A decisão de fazer o pacto será reforçada ao conhecer melhor seô Habão. Riobaldo tenta se aproximar, de forma subserviente, dizendo que ele tinha recolhido o título de capitão que estava no chão da casa do Valado. Seô Habão ignora aquilo, seus pensamentos tinham apenas uma direção e comenta, de forma desumana, que a peste no Sucruiú tinha acabado e que ele estava “ciente” (linguajar administrativo-jurídico) de que tinham morrido “só dezoito pessoas…”. Continua, perguntando a Riobaldo se tinha havido muito estrago nos canaviais. O que restava ainda daria para moer cana e para colocar o pessoal do Sucruiú para fazer rapadura. A rapadura, aliás, seria vendida para os do Sucruiú, que por ela pagariam com “trabalhos redobrados” numa espécie de moto-contínuo da exploração. Isso era dito com uma voz “sem calor nenhum”.
Riobaldo compreende, então, que seô Habão, se pudesse, transformaria todo o bando de Zé Bebelo em seus jornaleiros “para capinar e roçar, e colher”. O que ele queria era ter todos como escravos, era essa a “natureza dele”. Em suma, era um homem que “cumpria sua sina”, a qual era “reduzir tudo a conteúdo”. Se alegrava com a repetição (ou acumulação): “vinte, trinta carros de milho”, “os mil alqueires de arroz”. Era um outro tipo de dono, que não dava ordens com o carisma e a autoridade de um chefe de jagunços, mas “de maneira costumeira e surda”. E era obedecido por “Cada pessoa, cada bicho, cada coisa”.
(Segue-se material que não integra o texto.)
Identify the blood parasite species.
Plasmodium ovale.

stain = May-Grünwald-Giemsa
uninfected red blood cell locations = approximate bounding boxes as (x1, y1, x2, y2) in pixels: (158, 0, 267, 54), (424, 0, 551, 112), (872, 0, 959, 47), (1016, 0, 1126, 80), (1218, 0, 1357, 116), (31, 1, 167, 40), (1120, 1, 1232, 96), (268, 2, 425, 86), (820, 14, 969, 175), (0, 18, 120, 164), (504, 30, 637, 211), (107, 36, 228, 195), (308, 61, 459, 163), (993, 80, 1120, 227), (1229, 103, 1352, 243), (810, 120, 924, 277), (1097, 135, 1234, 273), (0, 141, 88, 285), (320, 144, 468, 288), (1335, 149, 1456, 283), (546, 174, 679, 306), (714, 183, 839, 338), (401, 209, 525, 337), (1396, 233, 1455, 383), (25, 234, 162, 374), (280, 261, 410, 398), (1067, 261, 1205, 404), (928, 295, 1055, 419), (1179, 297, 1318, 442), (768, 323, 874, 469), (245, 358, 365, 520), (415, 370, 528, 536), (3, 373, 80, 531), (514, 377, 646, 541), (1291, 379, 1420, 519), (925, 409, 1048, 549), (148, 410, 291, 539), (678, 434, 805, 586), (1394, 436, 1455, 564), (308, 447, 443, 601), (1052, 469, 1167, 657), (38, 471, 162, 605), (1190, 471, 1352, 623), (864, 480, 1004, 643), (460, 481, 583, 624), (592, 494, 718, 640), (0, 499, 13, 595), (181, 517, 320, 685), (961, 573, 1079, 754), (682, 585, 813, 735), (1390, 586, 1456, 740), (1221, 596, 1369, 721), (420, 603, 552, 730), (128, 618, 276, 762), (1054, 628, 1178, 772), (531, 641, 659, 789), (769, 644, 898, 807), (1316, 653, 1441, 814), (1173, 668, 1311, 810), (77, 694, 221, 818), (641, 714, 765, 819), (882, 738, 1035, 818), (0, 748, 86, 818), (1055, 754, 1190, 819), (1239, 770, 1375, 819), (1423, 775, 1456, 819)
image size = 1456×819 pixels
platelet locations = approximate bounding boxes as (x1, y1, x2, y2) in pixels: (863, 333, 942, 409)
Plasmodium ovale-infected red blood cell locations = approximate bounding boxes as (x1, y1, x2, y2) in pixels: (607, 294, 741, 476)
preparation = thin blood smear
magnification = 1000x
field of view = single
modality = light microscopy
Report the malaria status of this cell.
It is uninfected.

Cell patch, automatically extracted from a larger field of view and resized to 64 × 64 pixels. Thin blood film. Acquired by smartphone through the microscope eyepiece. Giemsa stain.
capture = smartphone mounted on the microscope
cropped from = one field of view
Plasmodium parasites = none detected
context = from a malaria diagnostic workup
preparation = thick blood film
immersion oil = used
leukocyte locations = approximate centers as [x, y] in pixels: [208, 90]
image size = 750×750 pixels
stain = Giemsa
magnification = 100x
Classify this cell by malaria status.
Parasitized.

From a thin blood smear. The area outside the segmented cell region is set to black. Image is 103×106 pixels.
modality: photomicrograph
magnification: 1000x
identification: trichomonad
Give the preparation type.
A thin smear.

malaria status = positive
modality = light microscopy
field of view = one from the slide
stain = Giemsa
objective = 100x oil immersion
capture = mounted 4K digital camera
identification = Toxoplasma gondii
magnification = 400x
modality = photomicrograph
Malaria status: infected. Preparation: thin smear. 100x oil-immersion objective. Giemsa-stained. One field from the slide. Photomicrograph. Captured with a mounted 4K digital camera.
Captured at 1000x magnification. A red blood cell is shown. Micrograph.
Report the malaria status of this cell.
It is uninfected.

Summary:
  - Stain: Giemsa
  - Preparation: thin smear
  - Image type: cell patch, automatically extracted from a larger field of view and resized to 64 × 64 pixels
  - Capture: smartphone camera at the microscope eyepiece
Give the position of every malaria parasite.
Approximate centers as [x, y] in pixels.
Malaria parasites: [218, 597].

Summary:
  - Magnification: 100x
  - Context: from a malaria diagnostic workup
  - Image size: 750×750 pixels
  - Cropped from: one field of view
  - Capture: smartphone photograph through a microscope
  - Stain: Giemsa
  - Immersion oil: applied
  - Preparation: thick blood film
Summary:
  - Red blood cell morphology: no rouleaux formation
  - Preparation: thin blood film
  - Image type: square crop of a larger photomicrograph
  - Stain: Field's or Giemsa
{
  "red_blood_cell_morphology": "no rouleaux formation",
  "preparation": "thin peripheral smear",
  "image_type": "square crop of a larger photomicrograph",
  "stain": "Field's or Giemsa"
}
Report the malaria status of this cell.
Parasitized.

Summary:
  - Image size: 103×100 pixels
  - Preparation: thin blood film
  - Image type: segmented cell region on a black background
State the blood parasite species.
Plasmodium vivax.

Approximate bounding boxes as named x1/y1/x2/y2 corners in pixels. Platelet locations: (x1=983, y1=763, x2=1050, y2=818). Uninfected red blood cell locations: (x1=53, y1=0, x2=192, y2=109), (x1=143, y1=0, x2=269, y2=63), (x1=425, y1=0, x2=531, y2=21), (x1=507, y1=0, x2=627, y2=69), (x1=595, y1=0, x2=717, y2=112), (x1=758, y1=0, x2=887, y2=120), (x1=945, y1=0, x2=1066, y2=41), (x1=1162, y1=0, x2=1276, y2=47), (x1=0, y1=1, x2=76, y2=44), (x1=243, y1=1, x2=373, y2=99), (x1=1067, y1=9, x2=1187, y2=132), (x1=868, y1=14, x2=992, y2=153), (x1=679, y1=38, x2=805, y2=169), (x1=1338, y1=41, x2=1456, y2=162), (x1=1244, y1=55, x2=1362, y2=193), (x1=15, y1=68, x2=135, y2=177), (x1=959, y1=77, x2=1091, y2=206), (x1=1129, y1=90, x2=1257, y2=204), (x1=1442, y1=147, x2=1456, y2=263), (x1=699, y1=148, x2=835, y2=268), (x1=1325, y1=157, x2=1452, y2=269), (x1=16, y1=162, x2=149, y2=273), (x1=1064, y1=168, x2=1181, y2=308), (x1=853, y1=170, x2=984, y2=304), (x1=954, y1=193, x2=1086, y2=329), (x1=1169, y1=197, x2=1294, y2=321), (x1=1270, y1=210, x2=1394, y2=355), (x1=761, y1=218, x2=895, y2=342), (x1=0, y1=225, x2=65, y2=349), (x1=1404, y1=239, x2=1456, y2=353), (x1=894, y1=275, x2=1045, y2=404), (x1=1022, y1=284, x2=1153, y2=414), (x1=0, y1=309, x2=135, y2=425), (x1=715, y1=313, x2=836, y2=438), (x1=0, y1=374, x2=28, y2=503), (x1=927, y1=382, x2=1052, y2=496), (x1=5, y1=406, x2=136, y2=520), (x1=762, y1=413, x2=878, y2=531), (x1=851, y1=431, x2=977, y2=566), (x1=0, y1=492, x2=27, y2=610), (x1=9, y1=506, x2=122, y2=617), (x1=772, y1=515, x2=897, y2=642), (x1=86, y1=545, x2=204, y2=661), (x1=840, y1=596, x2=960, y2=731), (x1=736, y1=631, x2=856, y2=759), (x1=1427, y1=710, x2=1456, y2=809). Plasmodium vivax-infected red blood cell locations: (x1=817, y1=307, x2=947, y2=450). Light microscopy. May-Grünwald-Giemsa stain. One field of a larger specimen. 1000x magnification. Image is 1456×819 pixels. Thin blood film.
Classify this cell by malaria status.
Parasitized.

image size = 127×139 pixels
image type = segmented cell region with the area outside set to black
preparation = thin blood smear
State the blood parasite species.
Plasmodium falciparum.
Vou encurtar a prosa. Decerto Rosa não queria fazer discurso político, coisa a que era avesso. Mas não há a menor dúvida de que podemos reconhecer em seô Habão traços do capitalismo tupiniquim: antes de mais nada a herança do passado escravista (“seô” é uma corruptela de “sinhô”). Ele é o dono da terra e, por isso, o dono do poder que dispõe de homens armados a seu serviço. Completam o quadro a indiferença brutal quanto às condições dos trabalhadores, a exploração selvagem, sem peias. E, também, elementos mais gerais, como a acumulação e a busca do lucro.
Creio que o elemento central da lógica capitalista é a transformação de tudo e de todos em mercadoria. Ora, nada explicita melhor o caráter anticapitalista do “causo de seô Habão” do que a ideia de que ele buscava “reduzir tudo a conteúdo”. Quando Riobaldo toma a decisão final de fazer o pacto, logo depois de conhecer o fazendeiro, ele se pergunta: “Pensei naquele seô Habão que nem um transtorno?”.
É por isso que Willi Bolle afirma, em seu livro grandesertao.br que Riobaldo não fez um pacto com o diabo, e sim com a classe dominante.